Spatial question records
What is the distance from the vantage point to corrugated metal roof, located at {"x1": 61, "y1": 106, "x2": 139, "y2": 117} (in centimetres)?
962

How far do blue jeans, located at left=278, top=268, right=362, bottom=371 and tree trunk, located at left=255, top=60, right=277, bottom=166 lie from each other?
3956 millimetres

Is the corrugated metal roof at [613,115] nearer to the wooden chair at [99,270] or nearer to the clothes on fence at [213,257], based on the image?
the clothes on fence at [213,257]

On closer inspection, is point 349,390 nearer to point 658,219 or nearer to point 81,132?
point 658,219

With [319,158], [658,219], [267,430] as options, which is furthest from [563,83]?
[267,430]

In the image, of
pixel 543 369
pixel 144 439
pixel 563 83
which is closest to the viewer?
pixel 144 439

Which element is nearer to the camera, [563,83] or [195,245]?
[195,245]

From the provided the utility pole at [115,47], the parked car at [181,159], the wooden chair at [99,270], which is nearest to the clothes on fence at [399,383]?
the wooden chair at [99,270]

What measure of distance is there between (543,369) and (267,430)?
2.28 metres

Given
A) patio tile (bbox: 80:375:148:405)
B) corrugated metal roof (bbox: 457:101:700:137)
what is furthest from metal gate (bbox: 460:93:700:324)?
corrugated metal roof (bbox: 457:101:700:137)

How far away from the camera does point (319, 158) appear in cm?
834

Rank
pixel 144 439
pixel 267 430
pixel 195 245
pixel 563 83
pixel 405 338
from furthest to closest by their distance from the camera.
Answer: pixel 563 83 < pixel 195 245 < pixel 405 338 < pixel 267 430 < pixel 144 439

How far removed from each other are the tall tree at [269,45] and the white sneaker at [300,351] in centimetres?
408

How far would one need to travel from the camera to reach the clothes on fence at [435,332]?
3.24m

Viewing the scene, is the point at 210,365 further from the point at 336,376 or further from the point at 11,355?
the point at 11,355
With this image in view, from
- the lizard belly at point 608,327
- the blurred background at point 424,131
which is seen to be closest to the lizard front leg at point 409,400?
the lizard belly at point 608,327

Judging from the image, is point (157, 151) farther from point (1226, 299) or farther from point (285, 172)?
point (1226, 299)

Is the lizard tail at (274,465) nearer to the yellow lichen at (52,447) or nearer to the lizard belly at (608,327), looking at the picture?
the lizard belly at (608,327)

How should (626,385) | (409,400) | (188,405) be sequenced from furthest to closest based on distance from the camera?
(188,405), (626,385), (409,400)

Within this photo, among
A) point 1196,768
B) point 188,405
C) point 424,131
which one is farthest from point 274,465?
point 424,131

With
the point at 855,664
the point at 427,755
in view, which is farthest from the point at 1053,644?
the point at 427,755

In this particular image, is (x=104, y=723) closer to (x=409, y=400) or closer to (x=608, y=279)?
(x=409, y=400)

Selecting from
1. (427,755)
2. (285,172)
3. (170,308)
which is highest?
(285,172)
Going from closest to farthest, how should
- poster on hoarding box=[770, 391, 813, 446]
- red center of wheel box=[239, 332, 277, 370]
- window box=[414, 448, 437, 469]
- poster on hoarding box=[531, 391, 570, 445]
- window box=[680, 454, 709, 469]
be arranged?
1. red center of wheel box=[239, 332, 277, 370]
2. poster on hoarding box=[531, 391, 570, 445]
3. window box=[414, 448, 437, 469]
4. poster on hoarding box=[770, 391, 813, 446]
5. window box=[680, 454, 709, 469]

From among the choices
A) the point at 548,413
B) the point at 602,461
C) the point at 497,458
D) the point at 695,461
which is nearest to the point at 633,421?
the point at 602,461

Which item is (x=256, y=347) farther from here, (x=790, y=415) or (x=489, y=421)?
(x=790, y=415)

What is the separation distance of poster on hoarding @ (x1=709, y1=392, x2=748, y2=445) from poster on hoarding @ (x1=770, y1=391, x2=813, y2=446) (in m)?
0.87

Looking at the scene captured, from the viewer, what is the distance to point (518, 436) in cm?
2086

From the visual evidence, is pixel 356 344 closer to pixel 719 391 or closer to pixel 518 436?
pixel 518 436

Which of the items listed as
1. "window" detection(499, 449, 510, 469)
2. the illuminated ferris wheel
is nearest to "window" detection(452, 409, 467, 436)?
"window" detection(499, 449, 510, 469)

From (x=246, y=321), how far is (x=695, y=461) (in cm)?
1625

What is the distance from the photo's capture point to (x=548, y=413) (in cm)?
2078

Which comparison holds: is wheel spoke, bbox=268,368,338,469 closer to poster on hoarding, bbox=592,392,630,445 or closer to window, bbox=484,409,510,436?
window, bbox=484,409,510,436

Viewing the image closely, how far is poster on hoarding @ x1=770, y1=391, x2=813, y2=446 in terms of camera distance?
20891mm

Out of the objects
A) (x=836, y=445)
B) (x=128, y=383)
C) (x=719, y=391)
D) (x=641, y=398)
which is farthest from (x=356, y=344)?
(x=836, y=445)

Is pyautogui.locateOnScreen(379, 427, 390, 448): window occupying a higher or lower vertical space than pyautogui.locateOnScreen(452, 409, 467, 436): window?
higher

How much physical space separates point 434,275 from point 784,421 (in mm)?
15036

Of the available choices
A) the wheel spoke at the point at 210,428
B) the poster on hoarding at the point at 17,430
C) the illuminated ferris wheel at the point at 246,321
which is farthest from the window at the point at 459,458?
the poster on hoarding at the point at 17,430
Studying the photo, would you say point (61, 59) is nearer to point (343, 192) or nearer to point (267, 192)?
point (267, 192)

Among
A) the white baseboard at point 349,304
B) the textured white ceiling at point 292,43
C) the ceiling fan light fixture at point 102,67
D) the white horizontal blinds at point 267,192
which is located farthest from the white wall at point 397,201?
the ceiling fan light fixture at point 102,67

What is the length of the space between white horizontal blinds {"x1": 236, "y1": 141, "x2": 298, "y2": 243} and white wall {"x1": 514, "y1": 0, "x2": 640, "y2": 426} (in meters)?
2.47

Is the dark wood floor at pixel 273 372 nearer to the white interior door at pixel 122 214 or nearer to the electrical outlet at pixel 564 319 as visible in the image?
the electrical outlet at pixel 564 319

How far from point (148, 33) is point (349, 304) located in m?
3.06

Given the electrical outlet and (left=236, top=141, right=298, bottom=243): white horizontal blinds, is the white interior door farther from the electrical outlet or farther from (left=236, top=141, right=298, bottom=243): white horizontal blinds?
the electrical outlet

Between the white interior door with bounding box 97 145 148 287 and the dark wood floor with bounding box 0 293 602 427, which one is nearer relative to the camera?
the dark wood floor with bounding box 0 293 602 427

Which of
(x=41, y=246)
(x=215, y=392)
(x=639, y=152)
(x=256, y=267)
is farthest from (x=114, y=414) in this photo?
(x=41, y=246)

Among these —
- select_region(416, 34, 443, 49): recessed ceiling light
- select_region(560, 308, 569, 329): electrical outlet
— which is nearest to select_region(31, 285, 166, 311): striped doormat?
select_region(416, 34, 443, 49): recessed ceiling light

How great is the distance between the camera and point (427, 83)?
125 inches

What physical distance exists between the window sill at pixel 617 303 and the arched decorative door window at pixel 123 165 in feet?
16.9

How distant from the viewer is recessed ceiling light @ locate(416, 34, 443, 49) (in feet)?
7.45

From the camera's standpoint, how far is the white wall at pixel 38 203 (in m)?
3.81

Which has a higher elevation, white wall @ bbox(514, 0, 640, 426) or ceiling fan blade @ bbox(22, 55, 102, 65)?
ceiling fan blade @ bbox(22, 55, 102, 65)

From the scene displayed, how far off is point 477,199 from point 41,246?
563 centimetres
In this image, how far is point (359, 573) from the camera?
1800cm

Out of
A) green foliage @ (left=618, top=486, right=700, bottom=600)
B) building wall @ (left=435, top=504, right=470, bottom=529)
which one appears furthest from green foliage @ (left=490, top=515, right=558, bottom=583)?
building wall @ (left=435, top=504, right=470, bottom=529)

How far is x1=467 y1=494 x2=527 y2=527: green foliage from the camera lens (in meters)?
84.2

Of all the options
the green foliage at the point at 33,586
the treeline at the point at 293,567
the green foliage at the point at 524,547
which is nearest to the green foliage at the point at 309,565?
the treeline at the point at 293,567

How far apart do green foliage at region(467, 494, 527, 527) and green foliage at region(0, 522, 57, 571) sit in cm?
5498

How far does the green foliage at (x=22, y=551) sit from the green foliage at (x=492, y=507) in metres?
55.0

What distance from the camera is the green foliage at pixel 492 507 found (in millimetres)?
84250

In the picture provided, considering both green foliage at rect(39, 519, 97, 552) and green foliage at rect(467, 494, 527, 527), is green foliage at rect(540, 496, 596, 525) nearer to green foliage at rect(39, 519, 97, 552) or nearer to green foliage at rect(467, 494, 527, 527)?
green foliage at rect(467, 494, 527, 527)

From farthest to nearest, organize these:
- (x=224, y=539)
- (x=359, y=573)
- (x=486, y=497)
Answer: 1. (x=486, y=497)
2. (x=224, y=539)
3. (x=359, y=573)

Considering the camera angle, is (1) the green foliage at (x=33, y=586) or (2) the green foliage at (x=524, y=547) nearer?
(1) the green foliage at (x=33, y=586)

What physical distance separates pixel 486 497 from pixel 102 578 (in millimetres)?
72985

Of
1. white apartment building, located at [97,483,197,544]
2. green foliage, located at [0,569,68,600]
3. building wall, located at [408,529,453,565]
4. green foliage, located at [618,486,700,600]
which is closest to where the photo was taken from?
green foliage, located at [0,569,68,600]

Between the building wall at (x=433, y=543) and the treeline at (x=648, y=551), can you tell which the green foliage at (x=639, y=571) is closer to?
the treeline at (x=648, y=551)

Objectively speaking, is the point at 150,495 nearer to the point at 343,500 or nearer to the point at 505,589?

Stated goal:
Repeat, exactly and only, the lines above from the one containing "How far does" through the end of the material.

The response:
How far does the green foliage at (x=22, y=551) sit from the green foliage at (x=492, y=507) in metres?
55.0

What distance from the camera is the green foliage at pixel 492 507 found (in millimetres)?
84250

In the picture provided, considering both green foliage at rect(39, 519, 97, 552) and green foliage at rect(467, 494, 527, 527), is green foliage at rect(540, 496, 596, 525) nearer to green foliage at rect(39, 519, 97, 552) or nearer to green foliage at rect(467, 494, 527, 527)?
green foliage at rect(467, 494, 527, 527)

From farthest to nearest, organize these:
- (x=224, y=539)
- (x=359, y=573)
- (x=486, y=497)
Answer: 1. (x=486, y=497)
2. (x=224, y=539)
3. (x=359, y=573)

Considering the camera angle, is (1) the green foliage at (x=33, y=586) or (2) the green foliage at (x=524, y=547) nearer?
(1) the green foliage at (x=33, y=586)

What physical distance separates pixel 486 497 from pixel 102 578 (in millimetres)?
72985

Of
1. white apartment building, located at [97,483,197,544]
2. green foliage, located at [0,569,68,600]
3. building wall, located at [408,529,453,565]
4. green foliage, located at [618,486,700,600]
which is closest to where the photo was taken from?
green foliage, located at [0,569,68,600]

Between the building wall at (x=433, y=543) and the treeline at (x=648, y=551), can you tell which the green foliage at (x=639, y=571) is closer to?
the treeline at (x=648, y=551)

Objectively speaking, is the point at 150,495 nearer to the point at 343,500 or nearer to the point at 505,589?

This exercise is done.